I love these old photos - what a perfect way to think of people who have gone now.  My Dad, Bill, died when I was 18, and his older sister, Shelagh, passed away a few years ago too.  But when you see a new photograph suddenly they are alive again - in the present with you.  Their smiles are contagious and they are looking right down the lens at you again, not gone, not forgotten.  Still around us, still here, just for a moment more.

Friday, 15 April 2016

You can't stop trying

Ok, after yesterdays upset, another girl lamb has arrived and this time I'm keeping her isolated for a few days to give her some individual human attention before I integrate her with the rest of the polytunnel flock.  She has all the luxuries this time, light feeds but often, lots of talking to and neck rubbing (they seem to like this) blankets, and a bedroom next to the radiator.

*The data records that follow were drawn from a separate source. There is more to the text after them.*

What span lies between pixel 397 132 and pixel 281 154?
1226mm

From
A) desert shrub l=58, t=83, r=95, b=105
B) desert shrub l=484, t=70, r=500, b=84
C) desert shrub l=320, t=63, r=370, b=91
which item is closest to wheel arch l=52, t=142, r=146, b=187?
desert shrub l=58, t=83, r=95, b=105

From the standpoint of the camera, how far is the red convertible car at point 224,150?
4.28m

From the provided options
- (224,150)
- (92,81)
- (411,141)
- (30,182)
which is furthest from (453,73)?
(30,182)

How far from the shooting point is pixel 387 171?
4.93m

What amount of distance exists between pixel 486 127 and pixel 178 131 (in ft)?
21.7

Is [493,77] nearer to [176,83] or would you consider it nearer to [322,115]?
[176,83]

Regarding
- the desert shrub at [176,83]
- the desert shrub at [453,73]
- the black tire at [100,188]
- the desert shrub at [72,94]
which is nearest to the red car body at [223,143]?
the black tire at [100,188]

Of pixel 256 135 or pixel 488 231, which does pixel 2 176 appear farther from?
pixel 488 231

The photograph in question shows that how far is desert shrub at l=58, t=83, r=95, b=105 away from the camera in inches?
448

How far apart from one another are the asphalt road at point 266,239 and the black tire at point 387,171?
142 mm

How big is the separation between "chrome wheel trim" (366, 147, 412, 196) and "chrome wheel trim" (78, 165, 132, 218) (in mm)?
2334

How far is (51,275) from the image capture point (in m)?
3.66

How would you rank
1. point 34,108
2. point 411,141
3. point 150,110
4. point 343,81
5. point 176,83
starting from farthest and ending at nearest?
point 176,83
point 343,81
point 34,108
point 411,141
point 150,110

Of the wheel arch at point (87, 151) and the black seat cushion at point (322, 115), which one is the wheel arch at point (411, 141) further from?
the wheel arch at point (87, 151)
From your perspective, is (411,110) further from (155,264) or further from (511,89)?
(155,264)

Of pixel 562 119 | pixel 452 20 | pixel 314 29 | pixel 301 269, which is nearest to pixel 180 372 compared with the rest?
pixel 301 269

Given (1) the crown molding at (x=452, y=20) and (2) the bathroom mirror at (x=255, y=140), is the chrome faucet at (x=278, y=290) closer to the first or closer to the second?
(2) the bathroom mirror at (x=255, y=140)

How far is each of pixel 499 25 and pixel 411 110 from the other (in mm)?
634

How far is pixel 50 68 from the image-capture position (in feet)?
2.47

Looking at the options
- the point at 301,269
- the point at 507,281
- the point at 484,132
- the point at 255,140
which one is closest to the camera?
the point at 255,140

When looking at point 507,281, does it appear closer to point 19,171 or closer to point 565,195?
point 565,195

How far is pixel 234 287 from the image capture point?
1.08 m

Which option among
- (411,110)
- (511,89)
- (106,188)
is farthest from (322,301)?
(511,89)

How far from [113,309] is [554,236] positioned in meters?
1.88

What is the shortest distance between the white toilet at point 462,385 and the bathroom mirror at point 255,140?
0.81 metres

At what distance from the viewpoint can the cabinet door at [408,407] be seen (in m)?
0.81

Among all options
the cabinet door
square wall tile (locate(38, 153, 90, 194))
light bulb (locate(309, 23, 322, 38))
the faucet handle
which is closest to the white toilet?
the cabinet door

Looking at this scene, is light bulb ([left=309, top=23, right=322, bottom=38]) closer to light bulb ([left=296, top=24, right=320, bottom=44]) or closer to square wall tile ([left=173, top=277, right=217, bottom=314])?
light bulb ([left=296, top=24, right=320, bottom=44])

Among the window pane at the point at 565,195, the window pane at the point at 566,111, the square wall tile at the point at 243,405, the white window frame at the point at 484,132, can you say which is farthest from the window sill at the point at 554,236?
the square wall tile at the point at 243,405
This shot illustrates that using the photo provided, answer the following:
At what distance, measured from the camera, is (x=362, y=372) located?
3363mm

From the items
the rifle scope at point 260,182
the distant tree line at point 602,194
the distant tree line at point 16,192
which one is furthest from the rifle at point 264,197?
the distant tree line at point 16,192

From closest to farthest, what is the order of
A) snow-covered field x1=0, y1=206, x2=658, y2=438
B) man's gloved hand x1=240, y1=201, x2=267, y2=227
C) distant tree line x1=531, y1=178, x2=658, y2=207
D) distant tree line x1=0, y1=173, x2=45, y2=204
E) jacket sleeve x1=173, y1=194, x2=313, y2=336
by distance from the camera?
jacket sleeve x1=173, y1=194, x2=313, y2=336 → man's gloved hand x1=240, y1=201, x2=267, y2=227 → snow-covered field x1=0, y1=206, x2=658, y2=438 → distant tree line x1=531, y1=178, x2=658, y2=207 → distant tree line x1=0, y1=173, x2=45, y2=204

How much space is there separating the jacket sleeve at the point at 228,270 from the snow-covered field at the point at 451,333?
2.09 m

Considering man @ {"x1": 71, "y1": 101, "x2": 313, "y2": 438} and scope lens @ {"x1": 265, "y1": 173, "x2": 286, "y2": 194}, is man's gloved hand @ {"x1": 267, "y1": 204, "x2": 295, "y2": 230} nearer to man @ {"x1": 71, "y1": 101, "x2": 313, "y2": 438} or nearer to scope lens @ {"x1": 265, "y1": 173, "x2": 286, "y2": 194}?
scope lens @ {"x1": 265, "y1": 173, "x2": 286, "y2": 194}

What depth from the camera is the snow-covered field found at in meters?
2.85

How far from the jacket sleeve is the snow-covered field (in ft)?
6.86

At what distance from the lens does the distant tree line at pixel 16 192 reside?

Hopefully I wont lose this one.

Grief...


2 weeks ago I watched a life come into the world, but yesterday I watched 1 leave.  It wasn't one of the 4 orphans in the polytunnel, it was a little girl lamb that I had only just been to pick up that morning. She seemed hollow and underfed like the others, but Murdo Garyvard (who gave us lambs 2 years ago) had fed her before we left so i thought she would be fine to go straight into the polytunnel with the others.
They didn't bother her, she had a little toddle around and then found a quiet corner to go to sleep in.  I kept an eye on her over the next few hours and she was sleeping comfortably, but when I went to try her with some milk, I picked her up and she was definitely not alright. Her head was curling around and she generally felt a little stiff.
I have seen this before with our 1st orphan Dolly, and with her I just sat her on my lap and rubbed her and she came back to life.  So I tried this with the new lamb.  Her breathing was really laboured and with hindsight I think I should have just left her to die while she was sleeping.
I tried to coax her back to the land of the living for about half an hour and then Mark came home and tried all that he could think of too.  When we laid her down she stretched her legs out and pushed her chin up - at one point her eyes were making Rapid Eye Movements and she was kicking her little legs as if she was dreaming.  In the end we thought it might be too hot for her so we moved her into a straw filled tub in the kitchen.  Once there she started bleeting out and rolling around, but her eyes were tightly shut now. Then she stopped moving and breathing and died.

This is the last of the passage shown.